WORK INSTRUCTIONS: Count how many lines in the material below contain the word "image". Reply with the number alone.

RECORDS FOR THE TASK:
________
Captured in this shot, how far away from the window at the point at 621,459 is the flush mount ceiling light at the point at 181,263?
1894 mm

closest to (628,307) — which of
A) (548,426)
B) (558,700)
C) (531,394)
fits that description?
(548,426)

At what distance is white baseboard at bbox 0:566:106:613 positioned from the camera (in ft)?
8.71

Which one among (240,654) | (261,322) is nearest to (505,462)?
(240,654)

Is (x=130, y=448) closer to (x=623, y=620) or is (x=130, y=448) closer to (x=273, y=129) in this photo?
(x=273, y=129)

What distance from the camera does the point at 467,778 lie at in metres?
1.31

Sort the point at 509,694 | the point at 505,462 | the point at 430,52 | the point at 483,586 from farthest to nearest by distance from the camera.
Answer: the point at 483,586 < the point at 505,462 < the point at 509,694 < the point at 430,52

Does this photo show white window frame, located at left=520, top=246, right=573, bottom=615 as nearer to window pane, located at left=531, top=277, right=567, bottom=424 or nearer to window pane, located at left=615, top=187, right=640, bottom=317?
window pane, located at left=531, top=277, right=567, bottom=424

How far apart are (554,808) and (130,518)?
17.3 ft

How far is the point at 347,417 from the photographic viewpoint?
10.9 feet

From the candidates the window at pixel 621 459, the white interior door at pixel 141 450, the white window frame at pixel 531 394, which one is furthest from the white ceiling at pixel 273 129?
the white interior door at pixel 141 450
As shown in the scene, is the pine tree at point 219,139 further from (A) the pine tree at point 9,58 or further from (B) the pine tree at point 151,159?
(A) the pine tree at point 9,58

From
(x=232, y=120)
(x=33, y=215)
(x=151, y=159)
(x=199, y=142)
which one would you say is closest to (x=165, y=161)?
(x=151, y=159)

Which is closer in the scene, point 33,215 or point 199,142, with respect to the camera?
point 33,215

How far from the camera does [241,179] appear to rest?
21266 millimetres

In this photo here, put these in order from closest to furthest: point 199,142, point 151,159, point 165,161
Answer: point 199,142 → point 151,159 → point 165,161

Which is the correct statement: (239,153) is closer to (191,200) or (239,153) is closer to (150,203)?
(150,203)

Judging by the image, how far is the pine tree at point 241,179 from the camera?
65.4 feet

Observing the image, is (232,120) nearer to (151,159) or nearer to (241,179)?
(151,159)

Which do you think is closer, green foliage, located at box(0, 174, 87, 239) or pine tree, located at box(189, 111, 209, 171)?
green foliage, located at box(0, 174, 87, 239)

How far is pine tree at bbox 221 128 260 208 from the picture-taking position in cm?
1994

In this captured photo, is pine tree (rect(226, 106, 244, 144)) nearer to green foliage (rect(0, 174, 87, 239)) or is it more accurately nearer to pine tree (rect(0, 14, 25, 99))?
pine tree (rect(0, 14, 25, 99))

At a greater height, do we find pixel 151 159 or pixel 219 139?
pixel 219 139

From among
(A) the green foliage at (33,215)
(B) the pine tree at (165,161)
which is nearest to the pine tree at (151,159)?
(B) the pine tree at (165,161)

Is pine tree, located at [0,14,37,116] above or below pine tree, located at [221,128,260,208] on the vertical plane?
________
EXERCISE ANSWER: 2